Material for this task:
━━━━━━━━━━━━━━━━━━━━━━━━━━━━━━

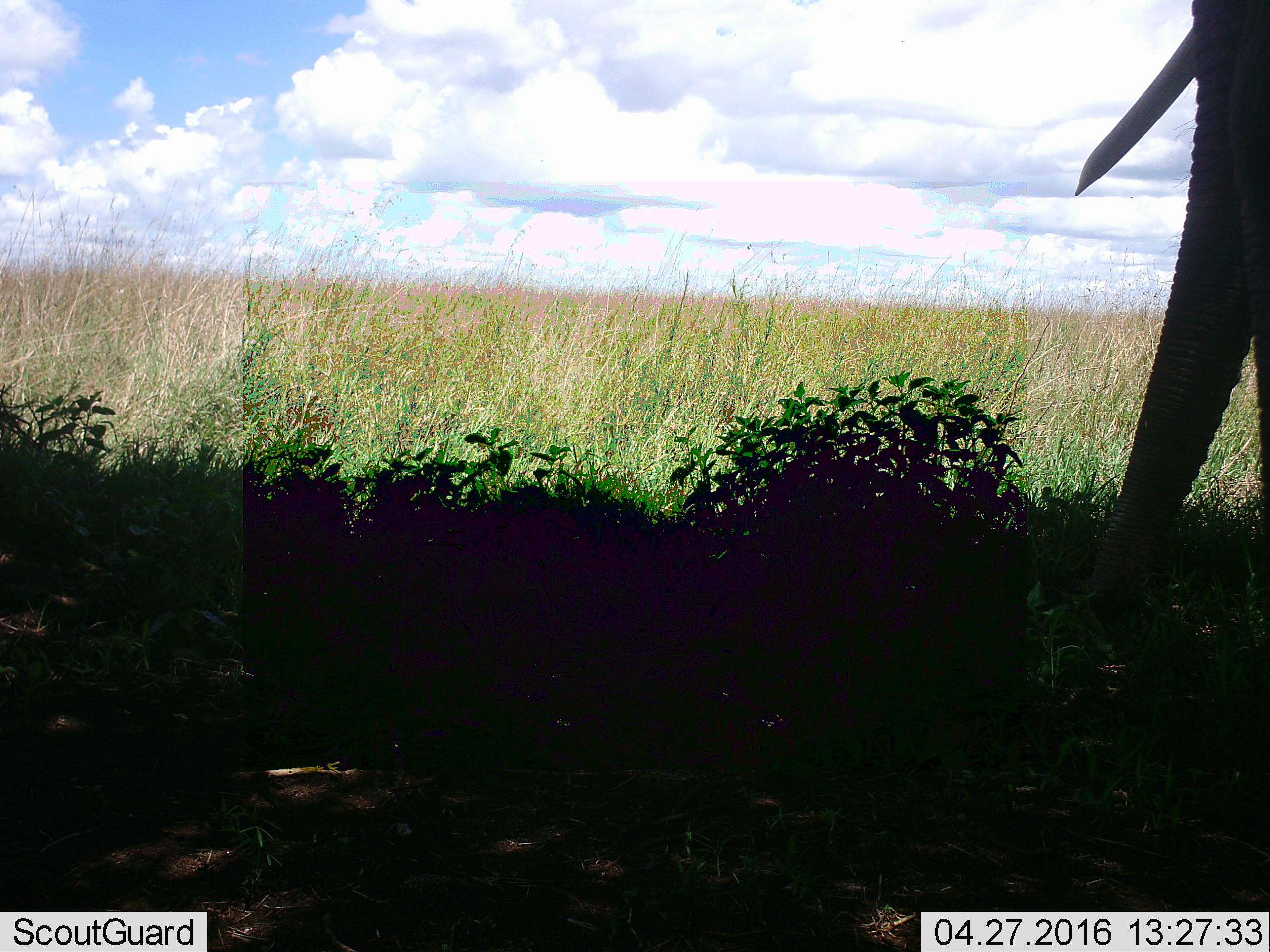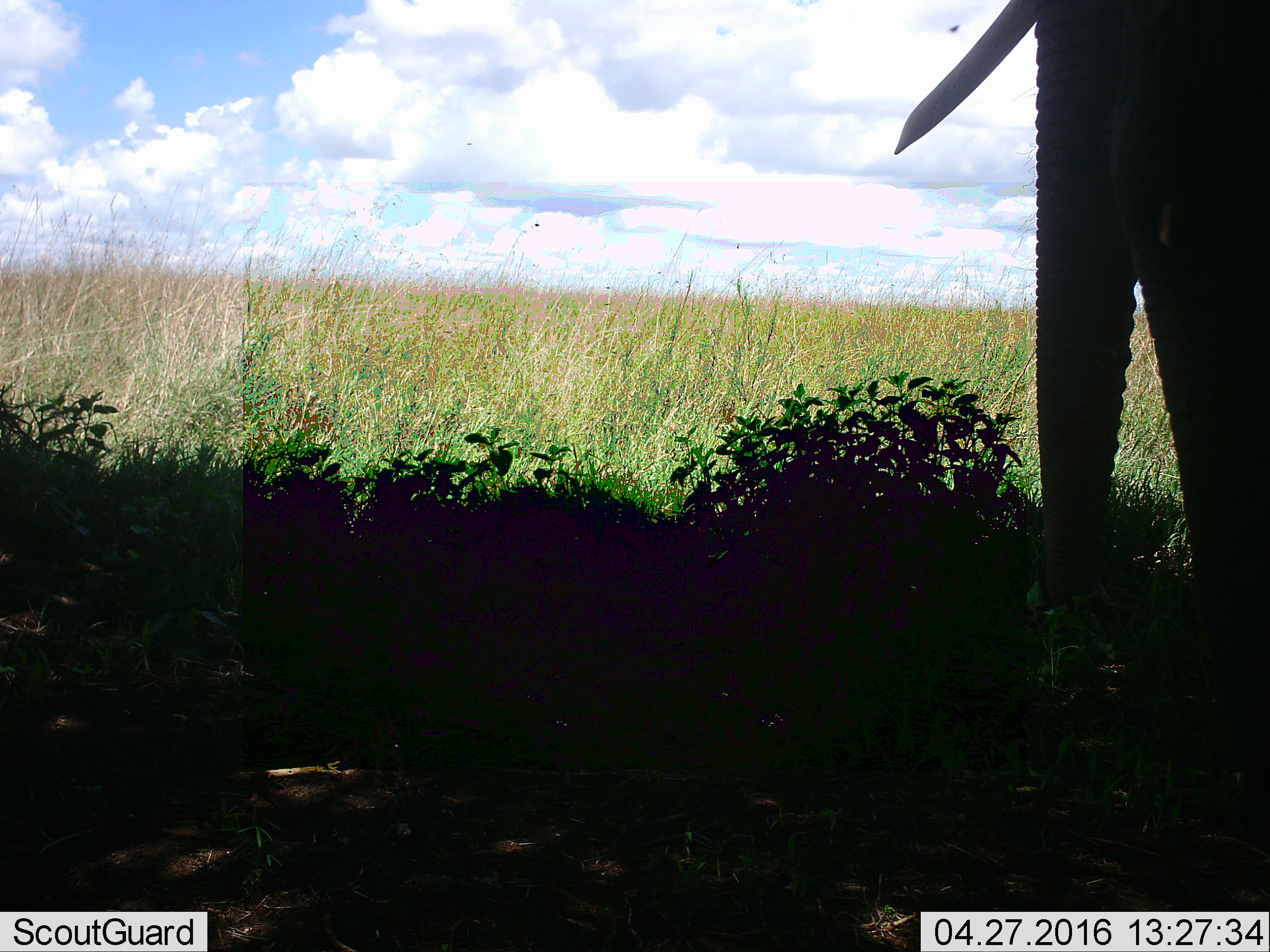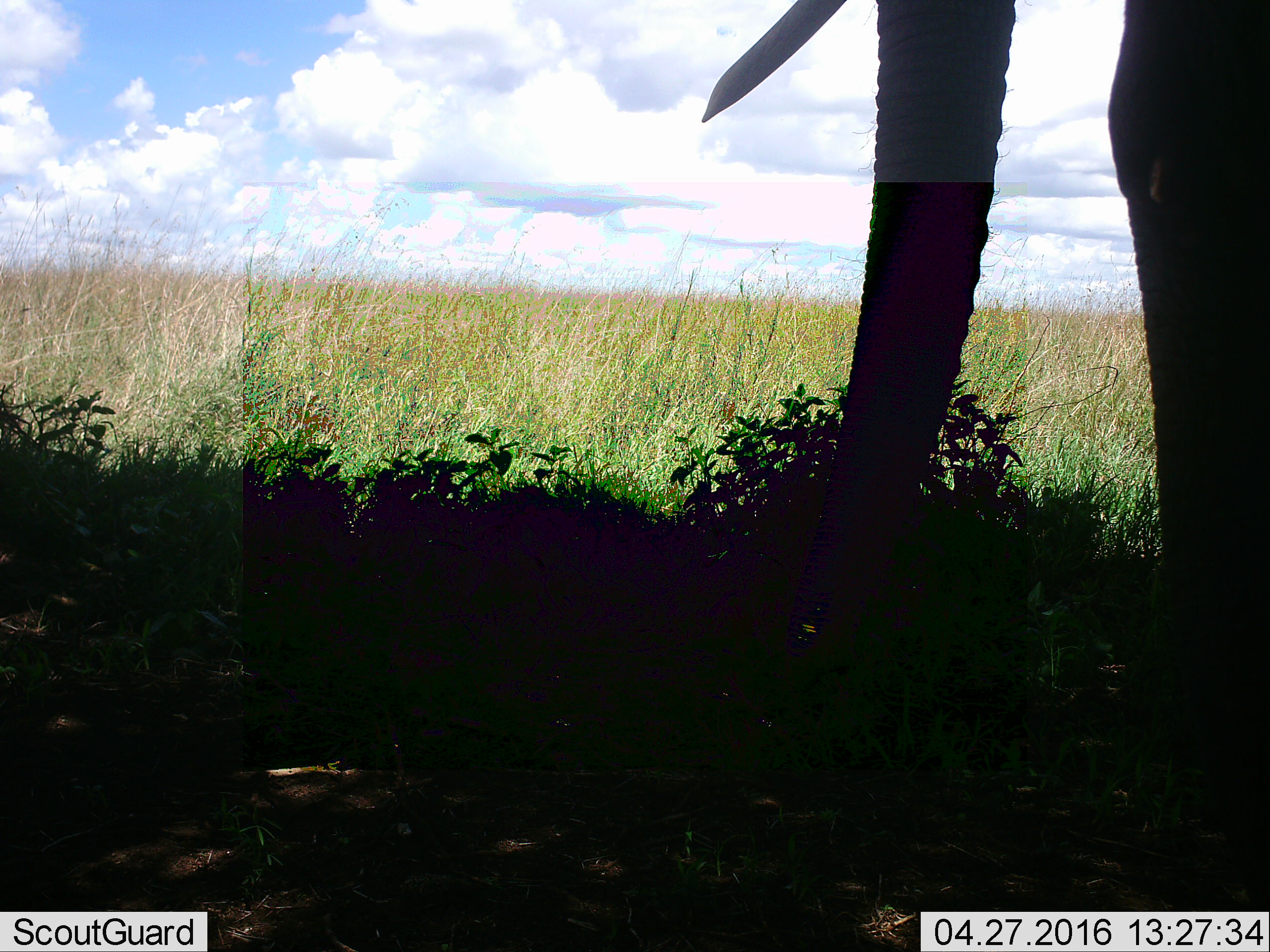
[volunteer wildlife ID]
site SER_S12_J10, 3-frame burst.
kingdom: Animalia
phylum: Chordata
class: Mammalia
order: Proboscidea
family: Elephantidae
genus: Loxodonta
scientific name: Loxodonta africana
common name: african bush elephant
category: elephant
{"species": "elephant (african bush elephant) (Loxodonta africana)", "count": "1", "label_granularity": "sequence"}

━━━━━━━━━━━━━━━━━━━━━━━━━━━━━━

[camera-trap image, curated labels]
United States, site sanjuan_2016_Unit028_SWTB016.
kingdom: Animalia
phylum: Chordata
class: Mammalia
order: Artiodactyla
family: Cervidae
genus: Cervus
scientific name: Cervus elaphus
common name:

━━━━━━━━━━━━━━━━━━━━━━━━━━━━━━

Your goal:
In the material above, please count the lines that hold the word "bush" and answer with only that number.

Result of the exercise:
2